** Start of TEXT PROVIDED **
St Cecilia’s lingers

St Cecilia’s Church, Parson Cross, Sheffield – nave & baptistery

St Cecilia’s Church, Parson Cross, Sheffield – nave & baptistery (2013)

After I’d taken part in the Church Commissioners’ meeting to discuss the redundancy and proposed demolition of St Cecilia’s Church, Parson Cross, Sheffield, I spent some time talking to people in the Parson Cross community about the building’s practical possibilities.

Apparently, there aren’t any.

Local community workers told me that there’s already full provision of community facilities on the Parson Cross and neighbouring Foxhill estates:  a further facility, if it could be financed, would threaten the viability of those already existing.

Public finance is, of course, an impossibility.

One City Councillor told me with understandable passion of the difficulties of maintaining social provision in the face of draconian financial cuts.  One particular priority at present, justifiably, is somehow to maintain a branch library within reach of local residents.

Yet the emotional pull of St Cecilia’s still remains.  A clergyman spoke movingly of how the building holds the prayers of seventy years of congregational worship, and is a monument to the revered Kelham Fathers who built up the parish from nothing.
** End of TEXT PROVIDED **
§ TASK A: Please set down the part of the St Cecilia's Church passage starting with "St Cecilia’s lingers" and going on through "there aren’t any.", keeping every word as it appears.
§ TASK B:
Answer these from the St Cecilia's Church passage:
(i) How many years of congregational worship does the clergyman say the building holds?
(ii) Which estate is named as neighbouring Parson Cross?
(iii) What does the City Councillor give as one particular current priority?
The entries after this point come from a separate source.
** Start of RECORD EXCERPTS **
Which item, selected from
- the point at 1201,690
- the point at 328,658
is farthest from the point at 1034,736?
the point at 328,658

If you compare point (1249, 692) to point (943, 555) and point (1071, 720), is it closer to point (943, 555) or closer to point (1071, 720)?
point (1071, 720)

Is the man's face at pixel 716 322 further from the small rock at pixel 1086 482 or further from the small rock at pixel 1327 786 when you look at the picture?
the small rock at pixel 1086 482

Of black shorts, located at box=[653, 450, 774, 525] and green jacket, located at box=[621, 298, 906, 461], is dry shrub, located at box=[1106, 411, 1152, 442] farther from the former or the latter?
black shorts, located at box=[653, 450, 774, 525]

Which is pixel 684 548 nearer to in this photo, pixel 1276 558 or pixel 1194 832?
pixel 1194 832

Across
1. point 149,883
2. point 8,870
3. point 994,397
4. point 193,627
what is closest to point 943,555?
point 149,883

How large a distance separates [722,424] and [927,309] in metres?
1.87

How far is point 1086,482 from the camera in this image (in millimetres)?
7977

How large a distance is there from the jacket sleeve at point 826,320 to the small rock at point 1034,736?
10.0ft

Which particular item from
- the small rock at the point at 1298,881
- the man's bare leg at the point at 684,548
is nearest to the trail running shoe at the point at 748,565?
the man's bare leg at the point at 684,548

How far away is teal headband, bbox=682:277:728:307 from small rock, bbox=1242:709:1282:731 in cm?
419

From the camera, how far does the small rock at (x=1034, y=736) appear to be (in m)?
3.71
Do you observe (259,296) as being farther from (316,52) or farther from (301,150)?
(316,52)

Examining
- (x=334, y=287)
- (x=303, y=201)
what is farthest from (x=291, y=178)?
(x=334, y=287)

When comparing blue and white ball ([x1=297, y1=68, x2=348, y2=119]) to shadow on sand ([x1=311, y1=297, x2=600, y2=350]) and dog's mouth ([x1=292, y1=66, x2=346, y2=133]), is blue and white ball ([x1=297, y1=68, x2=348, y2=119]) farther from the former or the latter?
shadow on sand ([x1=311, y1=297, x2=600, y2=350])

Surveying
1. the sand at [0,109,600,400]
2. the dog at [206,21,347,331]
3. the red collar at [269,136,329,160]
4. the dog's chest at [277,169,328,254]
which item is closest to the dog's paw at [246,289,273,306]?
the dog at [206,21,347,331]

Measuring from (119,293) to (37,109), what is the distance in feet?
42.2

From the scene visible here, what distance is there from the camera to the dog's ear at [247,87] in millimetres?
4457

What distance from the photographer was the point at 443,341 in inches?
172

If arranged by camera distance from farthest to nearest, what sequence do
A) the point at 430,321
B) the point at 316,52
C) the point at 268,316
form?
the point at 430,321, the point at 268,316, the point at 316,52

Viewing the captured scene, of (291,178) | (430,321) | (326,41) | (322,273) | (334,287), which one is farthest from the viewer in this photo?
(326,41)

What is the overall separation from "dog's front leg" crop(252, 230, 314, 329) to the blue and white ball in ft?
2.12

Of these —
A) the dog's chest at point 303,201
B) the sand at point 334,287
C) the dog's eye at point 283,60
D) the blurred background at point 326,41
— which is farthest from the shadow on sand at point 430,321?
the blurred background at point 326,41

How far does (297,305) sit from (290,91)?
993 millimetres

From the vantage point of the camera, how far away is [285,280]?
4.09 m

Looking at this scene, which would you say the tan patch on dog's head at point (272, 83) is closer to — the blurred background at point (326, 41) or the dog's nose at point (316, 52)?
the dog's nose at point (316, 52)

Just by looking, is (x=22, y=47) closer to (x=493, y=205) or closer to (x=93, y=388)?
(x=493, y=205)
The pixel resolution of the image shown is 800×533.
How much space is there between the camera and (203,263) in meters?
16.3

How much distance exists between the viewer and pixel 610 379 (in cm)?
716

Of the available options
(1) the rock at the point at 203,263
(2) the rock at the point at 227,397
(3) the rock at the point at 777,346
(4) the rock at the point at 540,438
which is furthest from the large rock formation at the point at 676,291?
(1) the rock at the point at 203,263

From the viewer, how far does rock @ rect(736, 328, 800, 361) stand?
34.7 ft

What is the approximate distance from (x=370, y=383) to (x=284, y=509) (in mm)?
** End of RECORD EXCERPTS **
§ COMPLETE OUTPUT A:
St Cecilia’s lingers

St Cecilia’s Church, Parson Cross, Sheffield – nave & baptistery

St Cecilia’s Church, Parson Cross, Sheffield – nave & baptistery (2013)

After I’d taken part in the Church Commissioners’ meeting to discuss the redundancy and proposed demolition of St Cecilia’s Church, Parson Cross, Sheffield, I spent some time talking to people in the Parson Cross community about the building’s practical possibilities.

Apparently, there aren’t any.

§ COMPLETE OUTPUT B:
(i) Seventy years.
(ii) Foxhill.
(iii) Somehow maintaining a branch library within reach of local residents.